While existing studies have demonstrated the role of AI and image processing in liver cancer with promising results, it is important to note that many of these studies are not of high-level evidence, such as randomised controlled trials (RCTs). Despite this limitation, there remains a significant need for standardisation and the conduct of large-scale randomised trials to validate and further elucidate the findings from these studies. Standardisation of AI algorithms, imaging protocols, and data analysis methods is crucial to ensure reproducibility and comparability across studies. Additionally, large, randomised trials are essential to assess the clinical utility and effectiveness of AI-based approaches in improving diagnosis, treatment guidance, and prognosis in liver cancer patients. Only through rigorous standardisation and high-quality evidence from large randomised trials can the full potential of AI and image processing in liver cancer be realised.
Conclusions
The integration of AI in liver cancer holds immense promise, offering advancements in early detection, treatment stratification, and prognostic assessment.

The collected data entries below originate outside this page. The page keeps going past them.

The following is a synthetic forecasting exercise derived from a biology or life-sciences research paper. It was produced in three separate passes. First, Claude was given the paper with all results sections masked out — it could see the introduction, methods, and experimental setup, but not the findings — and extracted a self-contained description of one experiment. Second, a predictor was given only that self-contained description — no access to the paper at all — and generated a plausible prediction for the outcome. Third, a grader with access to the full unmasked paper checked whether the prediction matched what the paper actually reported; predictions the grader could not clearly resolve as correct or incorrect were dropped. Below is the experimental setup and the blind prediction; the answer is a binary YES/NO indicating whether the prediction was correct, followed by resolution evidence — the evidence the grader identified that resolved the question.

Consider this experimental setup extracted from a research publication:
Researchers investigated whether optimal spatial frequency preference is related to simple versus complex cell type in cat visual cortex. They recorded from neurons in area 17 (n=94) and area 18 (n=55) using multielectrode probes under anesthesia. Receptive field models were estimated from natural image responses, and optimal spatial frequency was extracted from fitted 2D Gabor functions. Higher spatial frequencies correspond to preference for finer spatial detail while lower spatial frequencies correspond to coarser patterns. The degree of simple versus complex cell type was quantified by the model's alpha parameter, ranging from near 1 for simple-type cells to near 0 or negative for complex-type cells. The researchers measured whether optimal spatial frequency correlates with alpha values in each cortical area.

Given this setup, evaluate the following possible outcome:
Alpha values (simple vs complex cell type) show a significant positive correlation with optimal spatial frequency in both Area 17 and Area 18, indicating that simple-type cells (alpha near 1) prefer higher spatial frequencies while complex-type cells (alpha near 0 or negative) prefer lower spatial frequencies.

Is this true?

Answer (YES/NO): NO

While preliminary results are encouraging, standardising AI methodologies is crucial. Continued research is essential to validate and refine AI algorithms across diverse patient populations. The integration of AI into routine clinical practice for liver cancer requires comprehensive studies to establish efficacy, reliability, and adherence to standardised protocols. AI promises a more individualised and secure approach to patient care, and collaborative efforts in research and clinical validation will shape the future landscape of AI-driven innovations in liver cancer management.